The clip from the first episode, The Impossible Astronaut:
Mark Sheppard’s character, Delaware, is drinking in a bar when he gets recruited for a government mission. Delaware has left the FBI but President Nixon wants him for a secret mission. “You were my second choice for this mission,” Nixon tells Delaware. “That’s all right,” Delaware replies. “You were my second choice for president.” And meanwhile, in the TARDIS, River Song is telling the Doctor and friends about Delaware and his mission.

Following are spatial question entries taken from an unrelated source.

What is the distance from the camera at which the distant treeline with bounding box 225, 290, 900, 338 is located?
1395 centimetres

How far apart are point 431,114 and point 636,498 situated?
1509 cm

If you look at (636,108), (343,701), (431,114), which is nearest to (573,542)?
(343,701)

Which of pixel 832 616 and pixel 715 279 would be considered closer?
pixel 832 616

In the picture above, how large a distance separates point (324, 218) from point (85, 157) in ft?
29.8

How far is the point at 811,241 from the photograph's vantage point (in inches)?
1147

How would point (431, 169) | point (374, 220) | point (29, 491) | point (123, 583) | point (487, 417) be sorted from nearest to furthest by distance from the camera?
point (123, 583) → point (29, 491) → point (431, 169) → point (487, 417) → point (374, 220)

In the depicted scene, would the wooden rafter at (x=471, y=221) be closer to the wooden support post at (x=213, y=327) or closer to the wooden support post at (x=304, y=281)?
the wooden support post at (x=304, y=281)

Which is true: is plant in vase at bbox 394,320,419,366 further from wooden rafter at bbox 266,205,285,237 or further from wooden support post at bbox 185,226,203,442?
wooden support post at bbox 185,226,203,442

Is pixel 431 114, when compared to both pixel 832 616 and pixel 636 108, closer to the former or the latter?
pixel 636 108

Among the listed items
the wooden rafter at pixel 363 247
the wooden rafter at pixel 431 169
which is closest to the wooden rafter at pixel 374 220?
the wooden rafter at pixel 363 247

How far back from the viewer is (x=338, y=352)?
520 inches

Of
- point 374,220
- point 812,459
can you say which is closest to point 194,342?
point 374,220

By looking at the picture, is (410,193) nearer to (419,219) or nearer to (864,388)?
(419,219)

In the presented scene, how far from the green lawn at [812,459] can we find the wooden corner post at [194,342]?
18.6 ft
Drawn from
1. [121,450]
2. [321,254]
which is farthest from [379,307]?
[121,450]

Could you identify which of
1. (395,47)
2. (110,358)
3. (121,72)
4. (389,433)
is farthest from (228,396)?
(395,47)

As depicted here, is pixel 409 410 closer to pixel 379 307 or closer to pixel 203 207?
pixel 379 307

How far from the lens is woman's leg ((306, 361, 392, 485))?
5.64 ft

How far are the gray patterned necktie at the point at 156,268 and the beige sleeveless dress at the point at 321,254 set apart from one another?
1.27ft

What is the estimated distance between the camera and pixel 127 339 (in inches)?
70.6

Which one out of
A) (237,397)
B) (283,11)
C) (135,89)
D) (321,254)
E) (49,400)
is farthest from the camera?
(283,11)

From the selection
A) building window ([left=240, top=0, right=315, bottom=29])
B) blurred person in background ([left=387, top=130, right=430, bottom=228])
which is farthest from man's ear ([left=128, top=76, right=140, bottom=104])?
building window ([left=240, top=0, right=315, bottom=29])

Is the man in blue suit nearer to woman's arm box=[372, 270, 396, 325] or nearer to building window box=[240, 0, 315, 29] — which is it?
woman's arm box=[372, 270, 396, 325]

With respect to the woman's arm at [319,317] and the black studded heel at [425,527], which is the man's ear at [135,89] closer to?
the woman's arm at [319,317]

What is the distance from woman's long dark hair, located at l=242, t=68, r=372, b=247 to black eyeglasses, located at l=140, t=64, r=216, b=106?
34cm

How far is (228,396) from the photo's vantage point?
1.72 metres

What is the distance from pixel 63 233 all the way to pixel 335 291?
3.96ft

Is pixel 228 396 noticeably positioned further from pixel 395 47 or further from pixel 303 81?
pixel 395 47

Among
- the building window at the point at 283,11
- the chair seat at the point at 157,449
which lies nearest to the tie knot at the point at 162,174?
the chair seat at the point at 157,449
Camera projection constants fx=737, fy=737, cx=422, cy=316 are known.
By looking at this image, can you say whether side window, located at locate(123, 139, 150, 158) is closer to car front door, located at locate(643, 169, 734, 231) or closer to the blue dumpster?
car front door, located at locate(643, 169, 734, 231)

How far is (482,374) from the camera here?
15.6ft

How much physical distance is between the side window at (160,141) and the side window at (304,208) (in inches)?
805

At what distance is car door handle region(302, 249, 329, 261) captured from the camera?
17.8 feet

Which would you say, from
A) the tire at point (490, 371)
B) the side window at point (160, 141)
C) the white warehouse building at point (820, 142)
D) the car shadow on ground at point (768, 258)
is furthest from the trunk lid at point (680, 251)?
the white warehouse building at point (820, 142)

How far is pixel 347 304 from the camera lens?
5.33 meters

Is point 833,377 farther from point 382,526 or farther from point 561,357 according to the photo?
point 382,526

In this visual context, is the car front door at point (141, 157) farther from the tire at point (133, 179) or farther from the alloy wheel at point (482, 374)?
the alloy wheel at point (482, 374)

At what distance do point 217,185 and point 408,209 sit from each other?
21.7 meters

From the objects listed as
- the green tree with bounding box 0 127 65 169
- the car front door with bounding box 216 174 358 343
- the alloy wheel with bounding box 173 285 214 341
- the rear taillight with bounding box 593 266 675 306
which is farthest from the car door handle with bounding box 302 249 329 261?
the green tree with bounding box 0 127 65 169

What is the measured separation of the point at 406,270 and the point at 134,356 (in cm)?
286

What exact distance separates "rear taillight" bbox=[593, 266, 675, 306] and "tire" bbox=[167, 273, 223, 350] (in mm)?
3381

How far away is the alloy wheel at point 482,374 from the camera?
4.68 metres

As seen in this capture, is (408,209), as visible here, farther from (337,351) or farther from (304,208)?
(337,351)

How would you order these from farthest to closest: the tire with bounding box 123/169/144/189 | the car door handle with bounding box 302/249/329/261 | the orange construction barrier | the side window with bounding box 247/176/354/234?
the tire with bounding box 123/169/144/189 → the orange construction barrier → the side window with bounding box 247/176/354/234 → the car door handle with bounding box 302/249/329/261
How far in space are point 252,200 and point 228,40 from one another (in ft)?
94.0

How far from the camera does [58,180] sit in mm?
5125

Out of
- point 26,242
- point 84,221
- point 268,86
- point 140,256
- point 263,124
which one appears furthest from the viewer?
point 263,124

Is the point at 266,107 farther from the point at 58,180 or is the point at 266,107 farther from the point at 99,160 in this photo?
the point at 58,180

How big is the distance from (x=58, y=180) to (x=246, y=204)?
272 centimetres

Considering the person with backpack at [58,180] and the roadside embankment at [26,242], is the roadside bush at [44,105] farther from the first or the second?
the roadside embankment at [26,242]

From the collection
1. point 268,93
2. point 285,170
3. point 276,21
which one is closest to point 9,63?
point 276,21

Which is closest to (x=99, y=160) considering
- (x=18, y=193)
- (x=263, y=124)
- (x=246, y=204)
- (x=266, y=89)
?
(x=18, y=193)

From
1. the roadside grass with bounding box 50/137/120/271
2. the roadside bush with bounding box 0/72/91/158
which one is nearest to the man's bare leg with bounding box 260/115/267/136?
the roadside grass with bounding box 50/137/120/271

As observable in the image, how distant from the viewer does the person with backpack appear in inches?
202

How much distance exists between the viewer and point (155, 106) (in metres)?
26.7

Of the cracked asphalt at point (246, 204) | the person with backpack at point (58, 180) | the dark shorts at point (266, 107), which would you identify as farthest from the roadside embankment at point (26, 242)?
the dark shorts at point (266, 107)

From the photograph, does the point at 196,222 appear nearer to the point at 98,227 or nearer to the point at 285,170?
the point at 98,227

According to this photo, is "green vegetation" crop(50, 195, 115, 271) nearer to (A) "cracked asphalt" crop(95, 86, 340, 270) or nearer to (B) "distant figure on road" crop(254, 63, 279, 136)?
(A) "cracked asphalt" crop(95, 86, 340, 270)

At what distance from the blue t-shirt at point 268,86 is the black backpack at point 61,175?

And a very interesting clip from The Doctor’s Wife (episode 4) is described:
The Doctor, Amy and Rory are on the spaceship graveyard planet, meeting a group of four or five people — including an Ood. Amy is alarmed by the Ood, but the Doctor tells her not to be scared. The Ood has a broken speech globe, but the Doctor repairs it — at which point, a babble of weird voices comes out until it shuts off. The Doctor is incredibly freaked out, and starts asking who else is there. Just The House, explains the older woman in the group of natives. They’re inside The House and standing on it — the whole planet is The Room. The Doctor can meet The House if he likes. The Doctor is very eager to do so — and Amy asks what those voices were. “Time Lords,” the Doctor explains. Near here someplace, there are “lots and lots of Time Lords.”
So apart from that minor revelation, we also know that the green-eyed Ood is from episode 4 and so is that strange corridor where Amy gets into trouble.
Assignmentx also reported on another couple of interesting bits from the panel. Writer Neil Gaiman curiously said his episode is “almost River free”. And it also confirms guest stars Adrian Schiller as Uncle and Elizabeth Berrington as Auntie who look after the junkyard planet. Michael Sheen is playing The House.
Meanwhile, Mark Sheppard confirmed his his real-life father, William Morgan Sheppard, is playing an older version of his character in The Impossible Astronaut.